Opioid NDCs and their oral MME conventional factors provided by CDC [19] and PQA were used to identify opioid outpatient prescriptions from pharmaceutical claims paid by the Program, and to calculate MMEs per day (MED). Opioids of cough and cold formulations, including certain elixirs/syrup and combination products containing antitussives, decongestants, antihistamines, and expectorants, were excluded from this analysis. Injectable formulations, sublingual sufentanil, and all buprenorphine products were also excluded. MED was calculated using the following equation [19]:

$$MED=\;\left(Strength\;per\;Unit\;of\;Drug\;\times Quantity\;Dispensed/Days'\;Supply\right)\times MME\;conversion\;factor$$

For each outpatient opioid prescription, it was assumed that use began on the dispense date and continued daily until the last day of supply. If a member had any day covered by more than one opioid prescription based on this assumption, those days were counted only once when calculating the length of opioid use, and the MED was the sum of MEDs of all prescriptions on that date.

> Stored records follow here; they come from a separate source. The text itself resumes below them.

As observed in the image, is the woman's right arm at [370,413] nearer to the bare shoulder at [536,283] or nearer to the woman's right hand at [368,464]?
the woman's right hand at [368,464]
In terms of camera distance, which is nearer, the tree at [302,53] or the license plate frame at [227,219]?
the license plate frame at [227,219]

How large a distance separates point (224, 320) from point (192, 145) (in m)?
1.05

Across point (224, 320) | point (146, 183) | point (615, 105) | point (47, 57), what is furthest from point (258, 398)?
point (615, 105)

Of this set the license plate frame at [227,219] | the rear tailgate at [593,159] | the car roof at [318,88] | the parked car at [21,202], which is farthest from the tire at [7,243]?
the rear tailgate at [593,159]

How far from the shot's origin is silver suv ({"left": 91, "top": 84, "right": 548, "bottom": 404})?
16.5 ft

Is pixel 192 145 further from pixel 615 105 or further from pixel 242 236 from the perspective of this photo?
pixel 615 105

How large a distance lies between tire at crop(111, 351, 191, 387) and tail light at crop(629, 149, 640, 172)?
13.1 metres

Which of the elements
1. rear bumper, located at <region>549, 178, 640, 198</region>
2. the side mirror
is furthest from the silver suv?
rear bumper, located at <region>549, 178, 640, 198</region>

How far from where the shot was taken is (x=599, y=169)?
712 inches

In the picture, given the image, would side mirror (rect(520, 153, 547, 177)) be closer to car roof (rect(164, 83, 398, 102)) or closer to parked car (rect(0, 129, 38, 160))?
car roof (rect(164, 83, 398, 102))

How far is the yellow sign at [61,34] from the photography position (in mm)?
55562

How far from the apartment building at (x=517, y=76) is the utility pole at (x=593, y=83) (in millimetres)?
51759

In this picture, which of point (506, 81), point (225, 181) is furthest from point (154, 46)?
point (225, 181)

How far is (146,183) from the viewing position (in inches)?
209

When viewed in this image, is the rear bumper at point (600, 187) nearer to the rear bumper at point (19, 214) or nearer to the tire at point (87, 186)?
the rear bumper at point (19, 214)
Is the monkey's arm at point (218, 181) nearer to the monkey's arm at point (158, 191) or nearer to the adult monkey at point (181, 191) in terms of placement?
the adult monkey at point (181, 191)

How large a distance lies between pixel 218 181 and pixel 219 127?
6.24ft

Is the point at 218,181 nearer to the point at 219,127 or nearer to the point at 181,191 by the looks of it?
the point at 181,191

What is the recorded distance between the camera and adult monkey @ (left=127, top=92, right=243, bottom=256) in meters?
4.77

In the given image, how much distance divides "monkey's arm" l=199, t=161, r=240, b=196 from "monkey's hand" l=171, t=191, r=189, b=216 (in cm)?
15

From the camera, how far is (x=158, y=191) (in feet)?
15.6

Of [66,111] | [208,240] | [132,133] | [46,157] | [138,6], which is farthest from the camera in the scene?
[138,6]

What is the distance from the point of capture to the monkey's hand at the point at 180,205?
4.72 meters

To understand the purpose of an opioid prescription, the written/dispense date was linked to the member’s medical claims and WTC condition certifications, and an indication was assigned to each prescription in the hierarchy of hospice/end of life care, cancer, surgery pain, acute pain, or chronic pain. The algorithms are shown in Fig. 1, adapted from the algorithms developed by Mikosz et al., which were reviewed by an Opioid Prescribing Estimates Workgroup comprised of experts from a variety of specialties, physicians and non-physician practitioners and patient representatives [17].

Fig. 1
figure 1

Opioid prescription indicator algorithms

Simple linear regression analyses were conducted to test the trend of the proportion of members with diagnostic or treatment-related claims who had opioid prescriptions for different purposes, with year as the independent variable and proportion as the dependent variable. A p value of 0.05 was used to determine whether a trend was statistically significant or not.

PQA measures

PQA measures on opioid prescriptions by year from 2013 to 2021 were estimated following the manual provided by PQA through licensing. Descriptions of the measures and methods are shown in Table 1. These measures exclude members with any medical claims for hospice care, cancer, or sickle cell disease during the measurement period. Note that sickle cell disease is not a condition that is covered by the Program, and only a few members had claims with this condition listed in the non-primary diagnosis fields.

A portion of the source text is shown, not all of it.